_GOAL_
Rewrite these lines, swapping "wooden railing" for "wooden fence" and leaving everything else the same.

..........

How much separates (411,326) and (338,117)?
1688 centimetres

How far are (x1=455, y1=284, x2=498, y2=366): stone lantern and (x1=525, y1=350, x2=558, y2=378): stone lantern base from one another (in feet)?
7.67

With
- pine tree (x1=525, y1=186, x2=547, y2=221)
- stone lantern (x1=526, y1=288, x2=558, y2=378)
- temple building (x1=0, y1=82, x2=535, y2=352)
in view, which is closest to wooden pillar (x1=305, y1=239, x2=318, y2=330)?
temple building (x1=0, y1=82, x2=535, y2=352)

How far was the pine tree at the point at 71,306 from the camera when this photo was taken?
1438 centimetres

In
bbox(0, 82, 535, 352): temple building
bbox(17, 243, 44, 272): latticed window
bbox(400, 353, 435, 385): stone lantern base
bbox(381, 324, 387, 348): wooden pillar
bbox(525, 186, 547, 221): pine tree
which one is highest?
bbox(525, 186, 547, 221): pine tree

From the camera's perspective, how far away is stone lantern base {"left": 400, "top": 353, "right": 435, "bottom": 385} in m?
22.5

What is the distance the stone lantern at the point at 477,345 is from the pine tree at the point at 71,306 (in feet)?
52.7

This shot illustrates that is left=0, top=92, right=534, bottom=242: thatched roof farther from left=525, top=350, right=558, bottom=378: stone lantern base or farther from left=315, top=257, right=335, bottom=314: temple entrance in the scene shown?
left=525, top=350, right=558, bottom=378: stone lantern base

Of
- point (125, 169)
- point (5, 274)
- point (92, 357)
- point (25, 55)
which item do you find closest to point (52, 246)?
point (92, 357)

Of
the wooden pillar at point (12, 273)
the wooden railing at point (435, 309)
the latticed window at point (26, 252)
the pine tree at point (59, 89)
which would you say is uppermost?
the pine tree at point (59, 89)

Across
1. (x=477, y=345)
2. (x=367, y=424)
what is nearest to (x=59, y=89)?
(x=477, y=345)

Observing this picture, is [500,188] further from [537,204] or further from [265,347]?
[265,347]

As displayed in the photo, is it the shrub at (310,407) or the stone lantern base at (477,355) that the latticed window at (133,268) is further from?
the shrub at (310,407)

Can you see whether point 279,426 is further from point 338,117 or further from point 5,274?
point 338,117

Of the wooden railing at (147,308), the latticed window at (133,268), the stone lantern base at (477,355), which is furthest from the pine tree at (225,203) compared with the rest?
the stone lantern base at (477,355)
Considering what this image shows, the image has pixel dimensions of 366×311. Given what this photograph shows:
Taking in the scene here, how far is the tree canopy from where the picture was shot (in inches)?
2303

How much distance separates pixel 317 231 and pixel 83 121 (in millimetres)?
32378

..........

_ANSWER TO THE PROBLEM_
How much separates (411,326) and (338,117)?
1688 centimetres

How far are (x1=455, y1=284, x2=498, y2=366): stone lantern and (x1=525, y1=350, x2=558, y2=378): stone lantern base from one another (in feet)?
7.67

With
- pine tree (x1=525, y1=186, x2=547, y2=221)
- stone lantern (x1=526, y1=288, x2=558, y2=378)
- temple building (x1=0, y1=82, x2=535, y2=352)
in view, which is closest to wooden pillar (x1=305, y1=239, x2=318, y2=330)?
temple building (x1=0, y1=82, x2=535, y2=352)

How far was the pine tree at the point at 71,306 from the camera when this photo was taken?
1438 centimetres

In
bbox(0, 82, 535, 352): temple building
bbox(17, 243, 44, 272): latticed window
bbox(400, 353, 435, 385): stone lantern base
bbox(381, 324, 387, 348): wooden pillar
bbox(525, 186, 547, 221): pine tree
which one is highest?
bbox(525, 186, 547, 221): pine tree

From the camera's perspective, how far away is stone lantern base {"left": 400, "top": 353, "right": 435, "bottom": 385} in m?
22.5

What is the distance the stone lantern at the point at 477,345 is from the pine tree at the point at 71,306 (in feet)?
52.7

This shot illustrates that is left=0, top=92, right=534, bottom=242: thatched roof farther from left=525, top=350, right=558, bottom=378: stone lantern base or farther from left=315, top=257, right=335, bottom=314: temple entrance in the scene shown?
left=525, top=350, right=558, bottom=378: stone lantern base

Of
- point (125, 169)
- point (5, 274)
- point (92, 357)
- point (25, 55)
which item do you find closest to point (52, 246)?
point (92, 357)

Of
the wooden pillar at point (12, 273)
the wooden fence at point (435, 309)
the latticed window at point (26, 252)
the pine tree at point (59, 89)
which would you say is uppermost?
the pine tree at point (59, 89)

Across
1. (x=477, y=345)
2. (x=367, y=424)
what is nearest to (x=59, y=89)?
(x=477, y=345)

Observing this picture, is [500,188] further from [537,204] or further from [265,347]?
[265,347]

As displayed in the photo, is it the shrub at (310,407) or the stone lantern base at (477,355) that the latticed window at (133,268) is further from?
the shrub at (310,407)

Can you see whether point 279,426 is further from point 338,117 or further from point 5,274?
point 338,117

Of the wooden fence at (147,308), the latticed window at (133,268), the stone lantern base at (477,355), which is furthest from the pine tree at (225,203) compared with the rest?
the stone lantern base at (477,355)
Considering what this image shows, the image has pixel dimensions of 366×311. Given what this photograph shows:
Taking in the scene here, how far is the tree canopy from where the picture was shot (in inches)?
2303

How much distance separates pixel 317 231 and pixel 83 121 (in millimetres)?
32378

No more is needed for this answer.